— Простите, сударыня, — сказал Сержи. — Ваша красота сразила нас, а восхищение так же безмолвно, как испуг.
— Я благодарен моему другу за это объяснение, — подхватил я. — Чувства, которые рождаются при взгляде на вас, не могут быть выражены словами. Что же касается вашего прихода, то он должен был вызвать у нас мимолетное изумление, и нам понадобилось несколько минут, чтобы прийти в себя. Вы понимаете, что ничто не могло предвещать вашего появления в этих развалинах, где уже так давно никто не живет; заброшенный замок, поздний ночной час, необычно разбушевавшиеся стихии — все это не могло внушить нам никаких надежд. Нет сомнения, что вы, сударыня, будете желанной гостьей всюду, где вы соблаговолите появиться; но, чтобы засвидетельствовать наше глубокое уважение, мы почтительно ожидали того момента, когда вы пожелаете сообщить нам, с кем мы имеем честь разговаривать.
— Мое имя? — спросила она с живостью. — Разве вы его не знаете? Бог свидетель, что я пришла на ваш зов.
— На наш зов? — пробормотал Бутрэ, закрывая лицо руками.
— Ну, конечно же, — продолжала она с улыбкой, — и я достаточно хорошо воспитана, чтобы не поступать иначе. Я — Инеc де Лас Сьеррас.
— Инеc де Лас Сьеррас! — закричал Бутрэ, как громом пораженный. — О правосудие божие!
Я пристально посмотрел на нее. Я тщетно искал в ее лице чего-нибудь, что выдавало бы притворство или ложь.

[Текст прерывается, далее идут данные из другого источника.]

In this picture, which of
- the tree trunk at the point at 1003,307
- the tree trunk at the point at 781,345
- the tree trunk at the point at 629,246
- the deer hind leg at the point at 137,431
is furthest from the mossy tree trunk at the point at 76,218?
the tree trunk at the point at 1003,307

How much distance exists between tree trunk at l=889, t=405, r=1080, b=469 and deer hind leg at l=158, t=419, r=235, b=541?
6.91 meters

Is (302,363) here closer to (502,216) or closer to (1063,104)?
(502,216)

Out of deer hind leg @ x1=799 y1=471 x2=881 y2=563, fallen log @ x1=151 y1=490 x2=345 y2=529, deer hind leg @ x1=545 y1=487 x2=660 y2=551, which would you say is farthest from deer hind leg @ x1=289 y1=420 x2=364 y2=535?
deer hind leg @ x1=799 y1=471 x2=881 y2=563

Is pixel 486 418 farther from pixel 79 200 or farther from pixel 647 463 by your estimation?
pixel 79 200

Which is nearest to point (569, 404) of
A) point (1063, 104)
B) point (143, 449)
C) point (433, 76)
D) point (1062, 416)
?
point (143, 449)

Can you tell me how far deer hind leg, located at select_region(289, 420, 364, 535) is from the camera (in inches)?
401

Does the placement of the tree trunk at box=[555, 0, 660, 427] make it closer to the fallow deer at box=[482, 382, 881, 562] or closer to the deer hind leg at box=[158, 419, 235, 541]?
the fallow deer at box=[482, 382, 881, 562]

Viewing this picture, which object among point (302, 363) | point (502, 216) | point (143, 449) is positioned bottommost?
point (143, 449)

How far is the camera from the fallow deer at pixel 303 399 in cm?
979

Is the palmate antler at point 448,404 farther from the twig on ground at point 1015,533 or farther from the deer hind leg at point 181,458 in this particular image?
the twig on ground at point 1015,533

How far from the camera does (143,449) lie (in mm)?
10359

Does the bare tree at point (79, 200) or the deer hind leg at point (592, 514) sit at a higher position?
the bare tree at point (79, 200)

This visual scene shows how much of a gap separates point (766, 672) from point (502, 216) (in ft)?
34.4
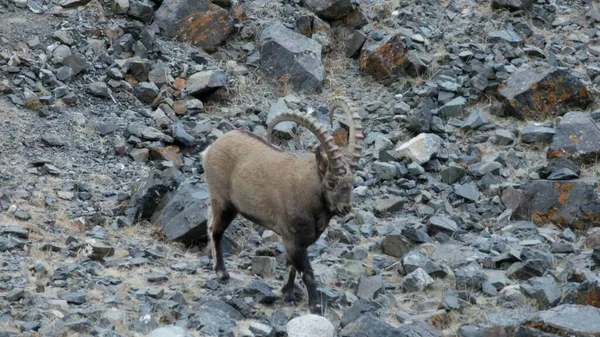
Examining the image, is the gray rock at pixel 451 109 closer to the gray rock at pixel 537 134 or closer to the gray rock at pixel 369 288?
the gray rock at pixel 537 134

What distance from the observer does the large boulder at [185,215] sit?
409 inches

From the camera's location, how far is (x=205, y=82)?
14.5 meters

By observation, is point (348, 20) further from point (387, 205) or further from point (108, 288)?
point (108, 288)

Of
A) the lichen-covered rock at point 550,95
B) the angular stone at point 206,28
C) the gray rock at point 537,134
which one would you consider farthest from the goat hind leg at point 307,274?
the angular stone at point 206,28

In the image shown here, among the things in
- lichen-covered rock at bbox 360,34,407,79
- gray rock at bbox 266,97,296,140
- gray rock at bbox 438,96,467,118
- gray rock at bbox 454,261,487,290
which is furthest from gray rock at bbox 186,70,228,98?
gray rock at bbox 454,261,487,290

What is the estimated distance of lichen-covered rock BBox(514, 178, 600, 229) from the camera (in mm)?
11688

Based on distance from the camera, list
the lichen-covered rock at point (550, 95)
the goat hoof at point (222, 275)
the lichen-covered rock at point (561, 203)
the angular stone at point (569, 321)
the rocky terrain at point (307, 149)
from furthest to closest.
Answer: the lichen-covered rock at point (550, 95), the lichen-covered rock at point (561, 203), the goat hoof at point (222, 275), the rocky terrain at point (307, 149), the angular stone at point (569, 321)

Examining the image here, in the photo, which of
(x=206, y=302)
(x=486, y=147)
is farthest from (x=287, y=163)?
(x=486, y=147)

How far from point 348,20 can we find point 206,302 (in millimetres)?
9285

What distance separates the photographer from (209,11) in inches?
622

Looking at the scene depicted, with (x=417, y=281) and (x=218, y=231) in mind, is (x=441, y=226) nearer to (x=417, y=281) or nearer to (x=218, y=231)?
(x=417, y=281)

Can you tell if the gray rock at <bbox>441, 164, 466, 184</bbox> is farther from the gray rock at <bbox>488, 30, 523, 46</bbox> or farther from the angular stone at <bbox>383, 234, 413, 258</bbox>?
the gray rock at <bbox>488, 30, 523, 46</bbox>

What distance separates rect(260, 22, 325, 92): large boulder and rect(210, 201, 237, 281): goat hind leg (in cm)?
602

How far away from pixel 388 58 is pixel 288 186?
24.4 feet
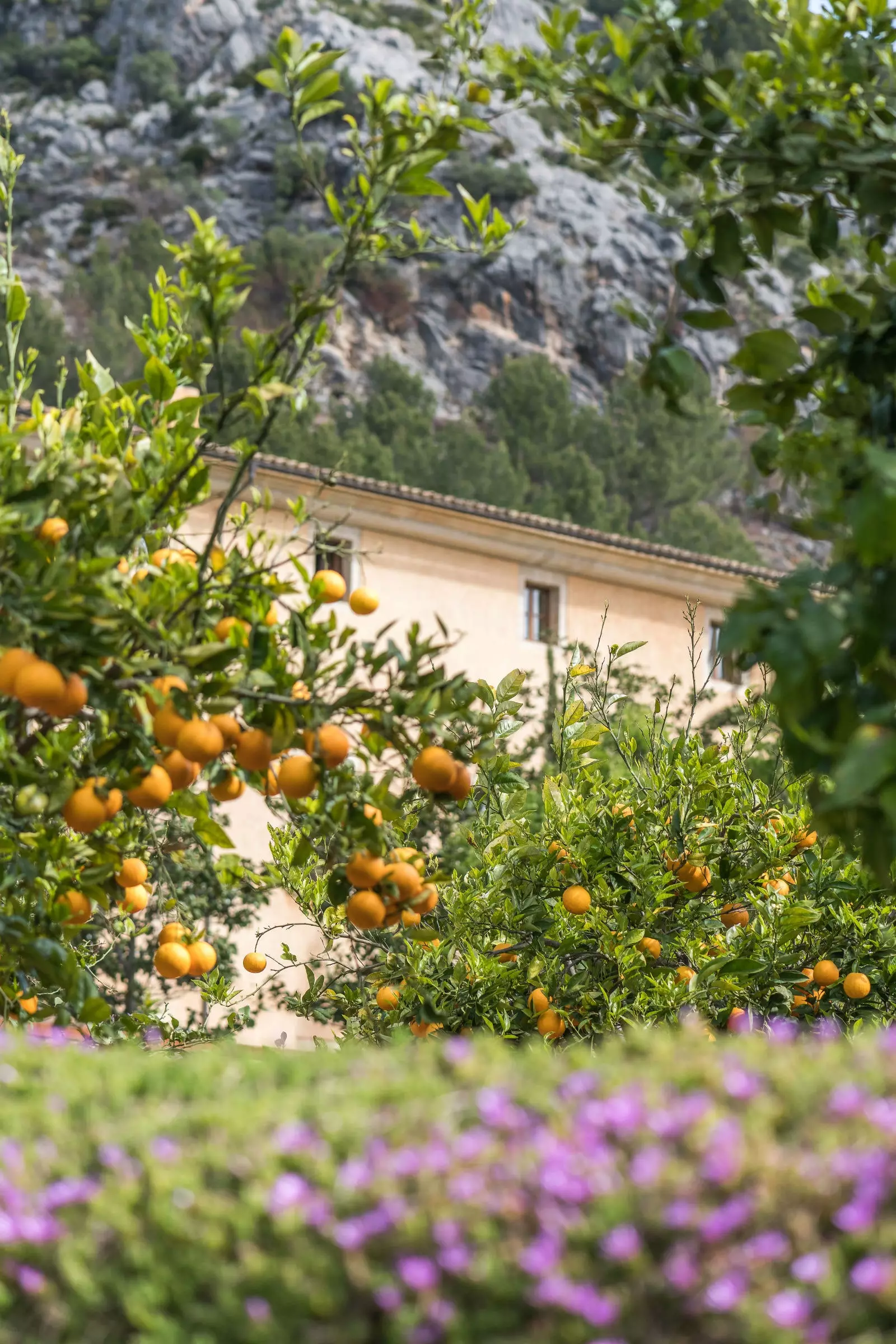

— Сударыня, — сказал я, притворяясь более спокойным, чем был на самом деле, — костюмы, в которых вы нас застали и которые, может быть, неуместны в такой великий праздник, скрывают людей, не знающих страха. Каково бы ни было ваше имя и какова бы ни была причина, по которой вам угодно скрывать его, вы можете рассчитывать на нашу почтительность, скромность и гостеприимство; мы даже охотно согласимся признать в вас Инеc де Лас Сьеррас, если эта шутка, вполне законная в таких обстоятельствах, забавляет ваше воображение; ваша красота — самая несомненная из всех привилегий — дает вам право представить Инеc с большим блеском, чем тот, каким она сама обладала; но мы заверяем вас, что это признание, к которому обязывает учтивость, никак нельзя отнести за счет нашего легковерия.
— Я вовсе не хочу требовать от вашего доверия подобных усилий, — с достоинством отвечала Инеc, — но кто может оспаривать у меня имя, которое я приняла, в собственном доме моих отцов? О! — продолжала она, постепенно воодушевляясь. — Я слишком дорого заплатила за свой первый проступок, чтобы думать, будто божественное возмездие удовлетворено его искуплением, но пусть будущее прощение грехов, которого я ожидаю от небес и в котором моя единая надежда, пусть оно никогда не выпадет мне на долю, и я останусь жертвой мук, если имя Инеc де Лас Сьеррас — не мое имя! Я Инеc де Лас Сьеррас, виновная и несчастная Инеc! Какой смысл имело бы для меня присваивать это имя, если утаить его было бы для меня куда полезнее, и по какому праву вы хотите отвергнуть признание, уже и так достаточно мучительное, признание несчастной, жребий которой достоин только жалости?